Знаток сразу определил бы во мне полукровку по строению лица, чуть заостренным ушам и глазам — великоватым для обычного человека.
Темная бронза волос немного исправляла плачевную ситуацию. Тяжелые, волнистые пряди лежали на плечах и груди и поблескивали в свете сциловых ламп.
Но одних волос недостаточно, чтобы объяснить странное поведение Геранта. Впрочем, объяснений могло быть больше, чем пара сотен. Начиная от банального…голода.
Тогда почему он оттолкнул меня? Или голод не так уж и силен, чтобы позариться на вот это вот все?
Тяжело вздыхаю и касаюсь зеркала рукой, будто хочу стереть собственное отражение.
— Не будь дурой, Ши. Ты же знаешь, как он торопился вернуться на Заграйт из-за работы. Ему на самом деле нужно было уйти. Правда?
Протяжное «кар» за дверью заставило меня вздрогнуть всем телом, замотаться в полотенце и вернуться в комнату, пока пернатый гость не натворил там дел.
И кто бы мог подумать, что «мудрая» птица будет висеть вниз головой на шторе и пристально меня рассматривать.
— Я и забыла о тебе, — усмехнулась, а ворон каркнул снова и ткнулся головой мне в щеку. — Герант тебя шпионить оставил?
Вдруг я с запозданием подумала, что двоедушник может смотреть глазами ворона.
— Будешь подглядывать — и я тебя зажарю, — грожу птице пальцем, а он кладет голову мне на макушку и тяжело вздыхает. Совсем по-человечески, будто понимает каждое слово.
Может и правда понимает?
С прислугой Севера мы почти не разговаривали. Я знала их только в самых общих чертах вроде «может быть опасен, если» или «совершенно безобиден, пока».
Я неделями не бывала в поместье, мое место — дозорные отряды. Только в последние два или три месяца, когда камкери окончательно затянули удавку на шее колонии, пришлось оборонять город и ближайшие поселения. Но для обычных, бытовых бесед почти никогда не было времени.
И мне жаль.
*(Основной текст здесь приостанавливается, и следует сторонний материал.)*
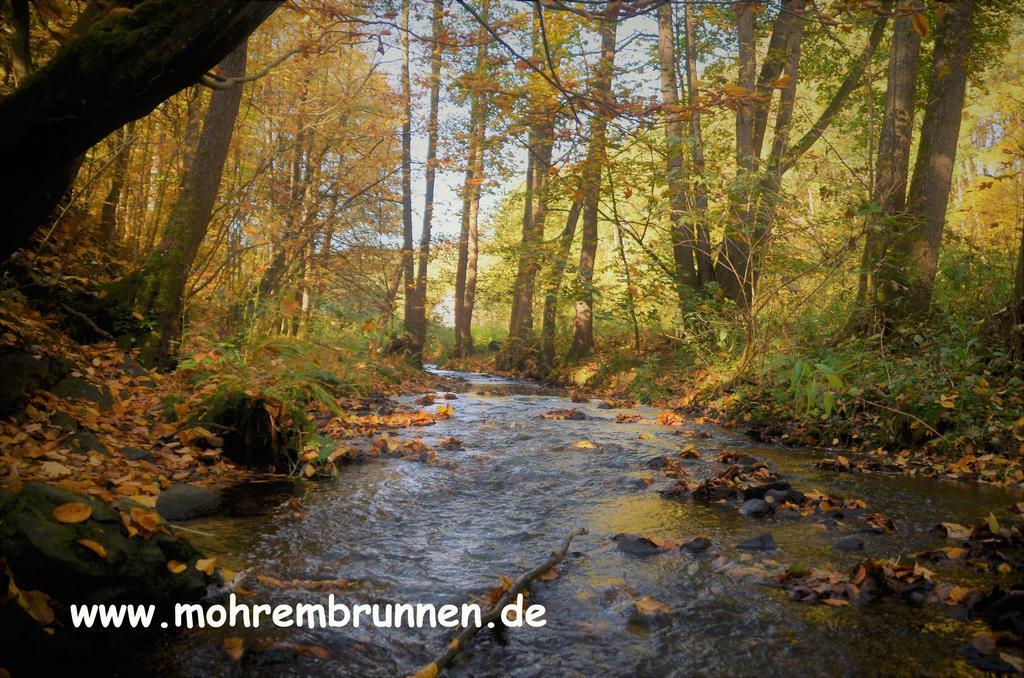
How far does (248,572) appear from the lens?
112 inches

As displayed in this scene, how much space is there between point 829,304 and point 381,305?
31.2ft

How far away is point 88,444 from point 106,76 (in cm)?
273

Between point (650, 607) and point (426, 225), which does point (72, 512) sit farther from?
point (426, 225)

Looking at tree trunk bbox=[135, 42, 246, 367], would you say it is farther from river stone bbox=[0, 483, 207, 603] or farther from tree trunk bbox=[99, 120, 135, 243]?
river stone bbox=[0, 483, 207, 603]

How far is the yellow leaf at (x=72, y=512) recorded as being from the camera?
7.35ft

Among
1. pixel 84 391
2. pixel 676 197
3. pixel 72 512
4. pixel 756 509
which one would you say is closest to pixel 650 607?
pixel 756 509

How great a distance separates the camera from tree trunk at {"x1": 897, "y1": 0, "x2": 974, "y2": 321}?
792cm

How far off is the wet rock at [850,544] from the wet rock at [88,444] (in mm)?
4505

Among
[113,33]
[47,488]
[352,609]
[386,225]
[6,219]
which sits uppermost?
[386,225]

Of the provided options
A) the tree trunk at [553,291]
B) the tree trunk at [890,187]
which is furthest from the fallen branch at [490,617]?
the tree trunk at [553,291]

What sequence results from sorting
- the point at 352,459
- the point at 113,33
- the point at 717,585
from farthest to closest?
the point at 352,459 → the point at 717,585 → the point at 113,33

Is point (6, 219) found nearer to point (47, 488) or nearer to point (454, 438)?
point (47, 488)

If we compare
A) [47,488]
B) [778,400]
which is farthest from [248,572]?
[778,400]

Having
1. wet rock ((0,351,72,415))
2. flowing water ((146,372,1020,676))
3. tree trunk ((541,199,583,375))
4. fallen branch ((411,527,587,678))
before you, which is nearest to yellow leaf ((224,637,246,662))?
flowing water ((146,372,1020,676))
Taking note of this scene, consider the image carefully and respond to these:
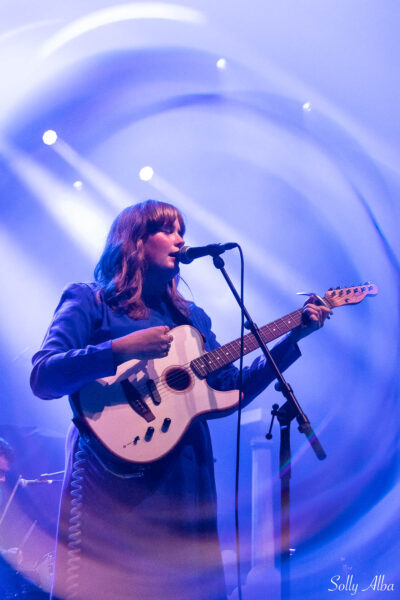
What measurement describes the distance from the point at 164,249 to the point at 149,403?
2.44ft

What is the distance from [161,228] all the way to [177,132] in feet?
7.50

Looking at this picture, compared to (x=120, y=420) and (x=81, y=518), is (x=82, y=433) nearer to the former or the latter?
(x=120, y=420)

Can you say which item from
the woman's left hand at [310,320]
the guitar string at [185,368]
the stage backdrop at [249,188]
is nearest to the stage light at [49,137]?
the stage backdrop at [249,188]

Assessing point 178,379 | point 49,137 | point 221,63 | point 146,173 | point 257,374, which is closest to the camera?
point 178,379

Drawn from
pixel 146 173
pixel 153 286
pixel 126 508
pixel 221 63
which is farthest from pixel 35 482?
pixel 221 63

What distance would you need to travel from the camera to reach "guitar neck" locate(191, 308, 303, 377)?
199 cm

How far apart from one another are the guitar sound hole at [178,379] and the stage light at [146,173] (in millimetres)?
2917

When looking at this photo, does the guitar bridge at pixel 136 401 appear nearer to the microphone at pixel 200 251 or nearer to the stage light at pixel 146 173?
the microphone at pixel 200 251

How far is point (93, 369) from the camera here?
1.62 meters

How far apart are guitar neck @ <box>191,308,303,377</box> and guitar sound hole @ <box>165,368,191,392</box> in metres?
0.06

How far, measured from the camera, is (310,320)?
2.13m

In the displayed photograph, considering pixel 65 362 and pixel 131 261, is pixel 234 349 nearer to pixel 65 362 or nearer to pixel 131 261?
pixel 131 261

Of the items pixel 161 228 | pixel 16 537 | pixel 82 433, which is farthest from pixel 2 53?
pixel 16 537

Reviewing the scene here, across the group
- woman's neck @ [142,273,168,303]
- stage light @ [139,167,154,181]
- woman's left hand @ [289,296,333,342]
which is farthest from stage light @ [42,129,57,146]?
woman's left hand @ [289,296,333,342]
Я скучаю по возможности говорить ни о чем.
С теплом вспоминаю каждое мгновение, проведенное на кухне или в саду, когда не нужно было куда-то бежать, охранять или выслеживать.
Звонкая трель вызова отвлекла меня от тяжелых мыслей. Огонек у двери мерцал, привлекая внимание. Не дождавшись ответа, кто-то пару раз стукнул по пластику.
Преодолев расстояние за две секунды, я замерла, так и не коснувшись рукой панели.
Вдруг это Герант. Забыл что-то, а я в таком виде!
— Это Эльза! — послышался из-за двери звонкий голосок, — одежку принесла! Открывайте давайте, я же слышу, как вы дышите!
Ничего себе заявление! Я же совершенно точно не издала ни звука.
Провожу рукой над панелью замка, и в комнату врывается белокурый вихрь, бросает на кровать несколько пластиковых плотных свертков и застывает напротив, рассматривая меня из-под длиннющих ресниц. Красивая девчонка: статная, высокая. Не такая высокая, как я, но все же, всего пару дюймов не дотягивает.
Это с ней Герант мило беседовал на первом этаже, пока я ждала ключ от комнаты.
Раскаленный колючий узелок стягивается в груди плотно-плотно, не вздохнуть. Скулы опаляет жаром, и я совершенно не понимаю своей реакции.
Девчонка как девчонка. Чего я нервничаю? Одежду вон принесла, улыбается широко.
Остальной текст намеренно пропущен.